(Quoted passage begins)

Allentown, Pa. — Billowing clouds of incense at Mass and the inability to receive Communion can force some Catholics to cover their face or get out of the pew because of allergies and a sensitivity to wheat.
Frankincense -- the incense traditionally burned in religious ceremonies -- can act on the brain to lower anxiety and diminish depression. It also can deeply affect people with respiratory problems and cause coughing fits and force them out of church to seek fresh air.
Rather than doing away with censing, an ancient symbolic ritual used for purification and sanctification, Mercy Sr. Janice Marie Johnson, coordinator of the Office for Ministries with Persons with Disabilities for the Allentown Diocese, said alternative incenses can be used.
After researching the issue, she discovered a hypoallergenic incense called Trinity Brand at two local stores that sell religious items. An Internet search turned up church supply companies that sell it on their websites.
"The scents are flowers, forest and powder. Powder is the lightest scent. This type of incense will accommodate those who are allergic to the present incense being used at liturgical celebrations," Johnson said.

(Quoted passage ends)
(Source material begins)

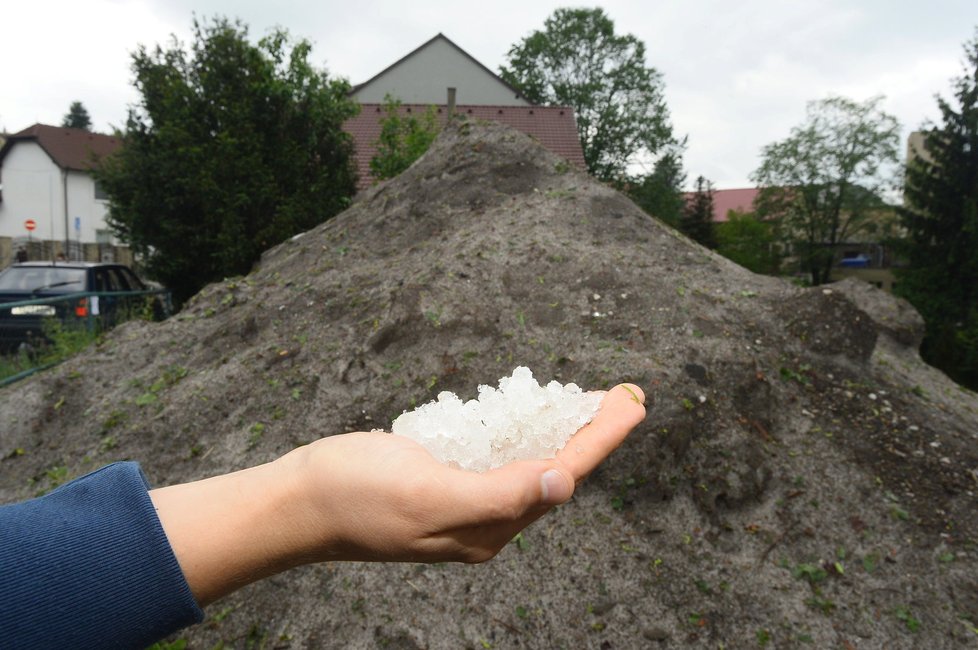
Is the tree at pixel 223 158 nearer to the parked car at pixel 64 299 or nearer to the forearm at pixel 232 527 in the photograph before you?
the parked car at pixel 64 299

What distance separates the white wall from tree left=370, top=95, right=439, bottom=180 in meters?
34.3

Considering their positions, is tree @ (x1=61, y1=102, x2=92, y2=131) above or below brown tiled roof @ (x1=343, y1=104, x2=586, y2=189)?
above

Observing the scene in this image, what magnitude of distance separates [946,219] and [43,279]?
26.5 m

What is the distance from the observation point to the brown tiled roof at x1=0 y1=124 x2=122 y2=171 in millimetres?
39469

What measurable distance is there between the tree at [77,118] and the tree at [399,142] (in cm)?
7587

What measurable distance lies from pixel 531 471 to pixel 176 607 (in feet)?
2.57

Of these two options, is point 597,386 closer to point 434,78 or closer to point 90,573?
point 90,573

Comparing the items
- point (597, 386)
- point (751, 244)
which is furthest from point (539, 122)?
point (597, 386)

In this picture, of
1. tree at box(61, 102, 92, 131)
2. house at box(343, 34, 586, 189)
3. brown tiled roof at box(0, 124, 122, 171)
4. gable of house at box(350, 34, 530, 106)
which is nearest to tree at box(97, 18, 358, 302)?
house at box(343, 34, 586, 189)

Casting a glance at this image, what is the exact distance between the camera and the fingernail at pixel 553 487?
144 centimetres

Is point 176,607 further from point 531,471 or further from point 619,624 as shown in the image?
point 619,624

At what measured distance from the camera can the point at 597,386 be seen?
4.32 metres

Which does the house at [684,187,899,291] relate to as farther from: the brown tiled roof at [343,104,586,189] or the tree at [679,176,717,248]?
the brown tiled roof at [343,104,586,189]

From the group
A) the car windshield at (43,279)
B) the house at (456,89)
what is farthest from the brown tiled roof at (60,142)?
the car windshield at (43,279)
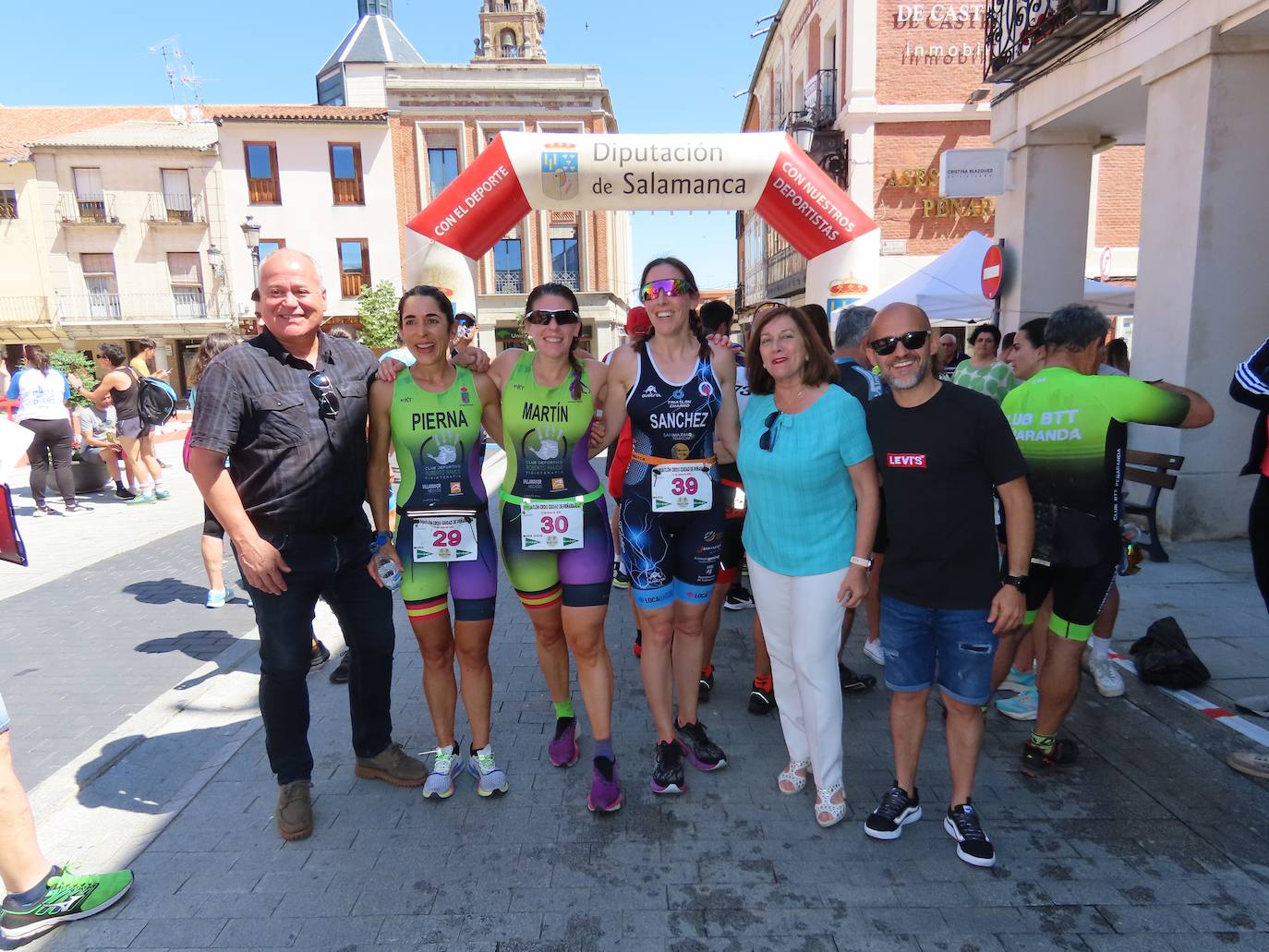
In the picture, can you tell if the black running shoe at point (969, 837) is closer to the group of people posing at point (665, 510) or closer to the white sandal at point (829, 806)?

(Source material ends)

◆ Your tasks
a) From the incense article, quote the passage that opens with the words containing "Rather than doing" and closes with "can be used.".
b) List the scents that the incense article gives for the hypoallergenic incense.
c) According to the incense article, where did Johnson find the hypoallergenic incense called Trinity Brand?

◆ Solved problems
a)
Rather than doing away with censing, an ancient symbolic ritual used for purification and sanctification, Mercy Sr. Janice Marie Johnson, coordinator of the Office for Ministries with Persons with Disabilities for the Allentown Diocese, said alternative incenses can be used.

b)
Flowers
Forest
Powder

c) At two local stores that sell religious items.